PROBLEM DETAILS
Copy out, precisely as given, the lines from the line with "boxes (frame 2 of 3, image" to the end of the entries that follow.

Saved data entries

==*==

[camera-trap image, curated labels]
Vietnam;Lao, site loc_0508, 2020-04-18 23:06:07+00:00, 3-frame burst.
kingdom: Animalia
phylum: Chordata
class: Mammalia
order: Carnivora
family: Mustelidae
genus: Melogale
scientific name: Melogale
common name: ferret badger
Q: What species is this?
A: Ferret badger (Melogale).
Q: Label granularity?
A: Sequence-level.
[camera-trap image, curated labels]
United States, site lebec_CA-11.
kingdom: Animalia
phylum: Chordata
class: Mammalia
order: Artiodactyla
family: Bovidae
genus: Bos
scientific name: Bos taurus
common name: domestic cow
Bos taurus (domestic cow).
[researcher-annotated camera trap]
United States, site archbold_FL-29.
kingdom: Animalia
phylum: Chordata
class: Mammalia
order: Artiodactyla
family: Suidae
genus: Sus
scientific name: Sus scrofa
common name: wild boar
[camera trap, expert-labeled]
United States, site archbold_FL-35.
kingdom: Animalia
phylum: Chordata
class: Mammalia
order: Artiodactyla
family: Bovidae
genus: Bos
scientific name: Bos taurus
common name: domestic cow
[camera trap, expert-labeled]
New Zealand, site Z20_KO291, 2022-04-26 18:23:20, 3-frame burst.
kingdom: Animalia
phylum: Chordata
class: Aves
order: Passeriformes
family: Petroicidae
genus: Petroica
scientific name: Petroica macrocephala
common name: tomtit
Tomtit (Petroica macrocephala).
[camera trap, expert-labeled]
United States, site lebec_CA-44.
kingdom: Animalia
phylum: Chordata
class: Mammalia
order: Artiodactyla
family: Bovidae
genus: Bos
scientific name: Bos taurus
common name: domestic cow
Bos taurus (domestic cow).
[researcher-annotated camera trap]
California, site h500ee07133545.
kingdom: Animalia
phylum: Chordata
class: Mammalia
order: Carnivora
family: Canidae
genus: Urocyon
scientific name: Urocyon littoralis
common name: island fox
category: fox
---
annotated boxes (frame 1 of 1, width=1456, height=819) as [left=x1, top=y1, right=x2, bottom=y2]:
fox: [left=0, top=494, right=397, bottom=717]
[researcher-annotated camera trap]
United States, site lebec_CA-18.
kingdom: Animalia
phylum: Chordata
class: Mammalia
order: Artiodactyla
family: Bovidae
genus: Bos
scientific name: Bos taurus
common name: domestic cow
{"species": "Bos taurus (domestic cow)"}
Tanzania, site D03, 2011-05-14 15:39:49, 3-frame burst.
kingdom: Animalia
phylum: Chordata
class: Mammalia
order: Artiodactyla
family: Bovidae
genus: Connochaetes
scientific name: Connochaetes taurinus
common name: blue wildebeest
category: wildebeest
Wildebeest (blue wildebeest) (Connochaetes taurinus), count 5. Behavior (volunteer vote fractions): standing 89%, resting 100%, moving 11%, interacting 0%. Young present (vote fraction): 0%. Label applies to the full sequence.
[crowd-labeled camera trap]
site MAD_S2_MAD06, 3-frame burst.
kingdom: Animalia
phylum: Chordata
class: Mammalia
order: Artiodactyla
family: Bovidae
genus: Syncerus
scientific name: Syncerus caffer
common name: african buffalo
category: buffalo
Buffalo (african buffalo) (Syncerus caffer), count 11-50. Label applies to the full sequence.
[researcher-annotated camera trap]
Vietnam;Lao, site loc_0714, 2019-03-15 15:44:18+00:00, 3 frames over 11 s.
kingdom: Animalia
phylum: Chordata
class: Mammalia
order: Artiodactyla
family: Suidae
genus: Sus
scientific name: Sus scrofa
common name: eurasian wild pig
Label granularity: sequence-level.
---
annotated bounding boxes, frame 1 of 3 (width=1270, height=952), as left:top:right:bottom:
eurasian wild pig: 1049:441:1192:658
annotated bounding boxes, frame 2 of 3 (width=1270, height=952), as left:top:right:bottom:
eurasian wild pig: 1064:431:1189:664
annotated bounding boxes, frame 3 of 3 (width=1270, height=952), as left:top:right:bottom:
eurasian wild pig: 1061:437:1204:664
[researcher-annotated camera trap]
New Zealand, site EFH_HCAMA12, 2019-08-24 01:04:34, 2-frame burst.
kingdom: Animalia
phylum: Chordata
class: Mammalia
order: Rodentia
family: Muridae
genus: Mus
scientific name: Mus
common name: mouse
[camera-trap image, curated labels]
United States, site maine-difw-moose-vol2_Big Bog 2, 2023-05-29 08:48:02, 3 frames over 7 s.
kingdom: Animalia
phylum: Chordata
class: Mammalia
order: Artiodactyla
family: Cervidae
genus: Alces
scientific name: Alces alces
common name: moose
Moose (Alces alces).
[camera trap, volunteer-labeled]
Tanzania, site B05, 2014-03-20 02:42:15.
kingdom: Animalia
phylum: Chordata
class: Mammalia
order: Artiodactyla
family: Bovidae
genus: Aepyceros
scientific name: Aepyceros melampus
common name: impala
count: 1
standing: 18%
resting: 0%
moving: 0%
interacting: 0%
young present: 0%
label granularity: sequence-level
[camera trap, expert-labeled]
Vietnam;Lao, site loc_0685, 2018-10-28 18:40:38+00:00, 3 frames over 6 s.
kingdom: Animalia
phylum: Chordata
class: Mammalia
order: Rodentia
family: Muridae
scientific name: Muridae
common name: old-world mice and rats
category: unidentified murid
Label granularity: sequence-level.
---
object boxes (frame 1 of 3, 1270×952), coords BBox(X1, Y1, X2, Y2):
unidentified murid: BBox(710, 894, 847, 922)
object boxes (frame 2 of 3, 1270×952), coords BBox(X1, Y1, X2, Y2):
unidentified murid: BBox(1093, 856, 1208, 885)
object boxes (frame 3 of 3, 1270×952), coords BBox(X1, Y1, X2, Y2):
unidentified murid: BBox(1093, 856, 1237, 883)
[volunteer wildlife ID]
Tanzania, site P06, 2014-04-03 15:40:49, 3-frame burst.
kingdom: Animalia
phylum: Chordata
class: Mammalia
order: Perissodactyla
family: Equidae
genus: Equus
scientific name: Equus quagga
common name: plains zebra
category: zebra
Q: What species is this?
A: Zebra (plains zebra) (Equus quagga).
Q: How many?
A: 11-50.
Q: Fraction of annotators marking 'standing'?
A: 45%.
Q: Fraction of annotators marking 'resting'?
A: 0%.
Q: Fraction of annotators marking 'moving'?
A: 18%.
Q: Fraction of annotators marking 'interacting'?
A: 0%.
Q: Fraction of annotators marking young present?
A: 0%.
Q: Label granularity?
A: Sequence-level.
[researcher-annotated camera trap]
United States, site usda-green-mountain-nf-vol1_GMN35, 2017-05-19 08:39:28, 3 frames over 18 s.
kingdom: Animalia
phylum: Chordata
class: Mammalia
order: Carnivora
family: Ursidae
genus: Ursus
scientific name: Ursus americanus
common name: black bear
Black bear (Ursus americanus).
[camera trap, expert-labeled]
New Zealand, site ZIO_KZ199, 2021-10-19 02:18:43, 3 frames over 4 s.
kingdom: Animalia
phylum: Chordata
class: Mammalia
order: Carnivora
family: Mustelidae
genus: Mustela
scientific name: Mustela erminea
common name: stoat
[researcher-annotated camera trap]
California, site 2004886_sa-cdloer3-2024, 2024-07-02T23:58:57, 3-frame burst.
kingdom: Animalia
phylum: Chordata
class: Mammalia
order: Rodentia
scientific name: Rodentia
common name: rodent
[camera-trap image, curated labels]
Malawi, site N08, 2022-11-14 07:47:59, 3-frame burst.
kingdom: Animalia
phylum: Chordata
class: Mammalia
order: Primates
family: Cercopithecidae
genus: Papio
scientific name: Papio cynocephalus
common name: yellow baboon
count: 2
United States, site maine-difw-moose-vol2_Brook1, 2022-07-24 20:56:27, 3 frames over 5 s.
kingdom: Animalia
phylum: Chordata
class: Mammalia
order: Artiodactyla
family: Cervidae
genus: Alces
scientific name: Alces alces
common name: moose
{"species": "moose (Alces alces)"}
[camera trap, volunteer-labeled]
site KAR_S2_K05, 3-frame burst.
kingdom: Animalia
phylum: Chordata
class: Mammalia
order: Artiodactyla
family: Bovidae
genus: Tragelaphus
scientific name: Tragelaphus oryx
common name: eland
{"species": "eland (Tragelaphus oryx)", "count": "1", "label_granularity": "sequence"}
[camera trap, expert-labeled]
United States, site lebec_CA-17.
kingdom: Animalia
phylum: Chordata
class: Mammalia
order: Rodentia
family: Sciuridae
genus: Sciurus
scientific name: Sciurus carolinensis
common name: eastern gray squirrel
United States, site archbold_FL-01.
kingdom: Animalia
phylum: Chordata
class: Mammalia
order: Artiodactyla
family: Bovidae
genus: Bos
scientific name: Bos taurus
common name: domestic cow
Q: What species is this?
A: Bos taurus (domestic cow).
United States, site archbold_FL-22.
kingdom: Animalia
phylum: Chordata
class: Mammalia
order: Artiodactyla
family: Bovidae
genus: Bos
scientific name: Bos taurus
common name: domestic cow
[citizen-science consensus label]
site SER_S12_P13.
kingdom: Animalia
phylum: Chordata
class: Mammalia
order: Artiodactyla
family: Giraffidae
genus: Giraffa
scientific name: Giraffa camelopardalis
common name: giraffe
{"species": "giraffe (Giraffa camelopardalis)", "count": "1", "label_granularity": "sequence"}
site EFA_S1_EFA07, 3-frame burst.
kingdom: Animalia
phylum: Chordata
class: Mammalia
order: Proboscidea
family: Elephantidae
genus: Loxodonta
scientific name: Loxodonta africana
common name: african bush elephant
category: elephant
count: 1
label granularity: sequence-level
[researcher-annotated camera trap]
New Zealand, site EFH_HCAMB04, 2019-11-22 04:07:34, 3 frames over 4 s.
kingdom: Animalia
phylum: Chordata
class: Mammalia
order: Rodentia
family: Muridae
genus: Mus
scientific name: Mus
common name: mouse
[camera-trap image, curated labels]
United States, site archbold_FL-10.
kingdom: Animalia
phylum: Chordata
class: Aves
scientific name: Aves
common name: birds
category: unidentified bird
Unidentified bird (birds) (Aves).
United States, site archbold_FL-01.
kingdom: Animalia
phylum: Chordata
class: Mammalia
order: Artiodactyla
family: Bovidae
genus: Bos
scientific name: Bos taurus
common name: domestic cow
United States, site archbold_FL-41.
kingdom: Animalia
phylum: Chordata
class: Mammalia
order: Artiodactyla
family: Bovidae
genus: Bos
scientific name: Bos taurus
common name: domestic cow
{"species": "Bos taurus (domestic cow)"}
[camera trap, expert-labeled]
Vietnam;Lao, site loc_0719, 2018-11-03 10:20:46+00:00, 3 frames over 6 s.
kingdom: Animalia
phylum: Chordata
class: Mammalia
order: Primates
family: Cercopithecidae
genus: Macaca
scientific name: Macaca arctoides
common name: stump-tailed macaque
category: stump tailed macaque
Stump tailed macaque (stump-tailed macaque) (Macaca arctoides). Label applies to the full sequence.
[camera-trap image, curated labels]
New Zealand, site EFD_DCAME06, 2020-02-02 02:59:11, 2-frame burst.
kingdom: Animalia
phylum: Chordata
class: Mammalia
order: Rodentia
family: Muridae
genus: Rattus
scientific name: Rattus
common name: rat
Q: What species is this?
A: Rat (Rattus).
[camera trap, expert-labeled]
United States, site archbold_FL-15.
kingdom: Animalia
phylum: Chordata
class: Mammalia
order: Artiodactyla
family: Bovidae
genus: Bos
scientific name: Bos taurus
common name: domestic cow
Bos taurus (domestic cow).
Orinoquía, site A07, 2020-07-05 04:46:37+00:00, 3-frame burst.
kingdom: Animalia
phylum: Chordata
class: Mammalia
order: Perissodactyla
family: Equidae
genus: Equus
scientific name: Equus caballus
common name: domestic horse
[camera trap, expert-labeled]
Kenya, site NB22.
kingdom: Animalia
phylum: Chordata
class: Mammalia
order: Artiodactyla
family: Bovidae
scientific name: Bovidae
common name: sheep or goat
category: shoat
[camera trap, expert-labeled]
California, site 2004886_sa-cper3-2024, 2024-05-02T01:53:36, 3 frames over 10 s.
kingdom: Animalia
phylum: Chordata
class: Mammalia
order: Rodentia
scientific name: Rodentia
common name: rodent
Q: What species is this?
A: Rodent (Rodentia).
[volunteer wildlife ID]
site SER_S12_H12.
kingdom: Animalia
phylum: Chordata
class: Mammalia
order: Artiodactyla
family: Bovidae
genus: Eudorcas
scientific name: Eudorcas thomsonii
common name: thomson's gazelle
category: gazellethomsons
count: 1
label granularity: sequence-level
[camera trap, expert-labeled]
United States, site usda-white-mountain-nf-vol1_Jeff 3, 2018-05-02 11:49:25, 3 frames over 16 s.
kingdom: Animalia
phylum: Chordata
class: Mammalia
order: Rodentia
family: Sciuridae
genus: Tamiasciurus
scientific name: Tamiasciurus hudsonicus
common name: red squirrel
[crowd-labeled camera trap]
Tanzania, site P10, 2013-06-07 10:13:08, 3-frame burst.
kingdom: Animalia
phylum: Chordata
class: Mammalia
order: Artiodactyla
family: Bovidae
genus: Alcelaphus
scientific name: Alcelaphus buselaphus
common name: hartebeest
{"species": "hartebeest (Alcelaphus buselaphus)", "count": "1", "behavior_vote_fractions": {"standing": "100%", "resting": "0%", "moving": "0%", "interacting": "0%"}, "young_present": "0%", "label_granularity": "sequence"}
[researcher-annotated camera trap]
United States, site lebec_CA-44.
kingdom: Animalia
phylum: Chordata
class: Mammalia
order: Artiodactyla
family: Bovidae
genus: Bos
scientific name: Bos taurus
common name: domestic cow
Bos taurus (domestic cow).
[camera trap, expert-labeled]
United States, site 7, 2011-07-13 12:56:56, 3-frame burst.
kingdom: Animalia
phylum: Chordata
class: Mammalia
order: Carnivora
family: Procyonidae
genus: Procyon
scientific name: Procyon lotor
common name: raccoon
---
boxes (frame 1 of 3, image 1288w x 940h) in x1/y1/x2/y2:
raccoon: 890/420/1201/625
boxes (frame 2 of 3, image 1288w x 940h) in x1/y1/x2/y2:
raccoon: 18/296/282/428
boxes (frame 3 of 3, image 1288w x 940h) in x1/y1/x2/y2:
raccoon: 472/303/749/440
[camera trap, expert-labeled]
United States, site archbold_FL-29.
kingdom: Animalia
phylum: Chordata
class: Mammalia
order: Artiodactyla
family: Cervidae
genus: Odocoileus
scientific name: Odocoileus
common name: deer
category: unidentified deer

==*==

EXERCISE RESULT
boxes (frame 2 of 3, image 1288w x 940h) in x1/y1/x2/y2:
raccoon: 18/296/282/428
boxes (frame 3 of 3, image 1288w x 940h) in x1/y1/x2/y2:
raccoon: 472/303/749/440
[camera trap, expert-labeled]
United States, site archbold_FL-29.
kingdom: Animalia
phylum: Chordata
class: Mammalia
order: Artiodactyla
family: Cervidae
genus: Odocoileus
scientific name: Odocoileus
common name: deer
category: unidentified deer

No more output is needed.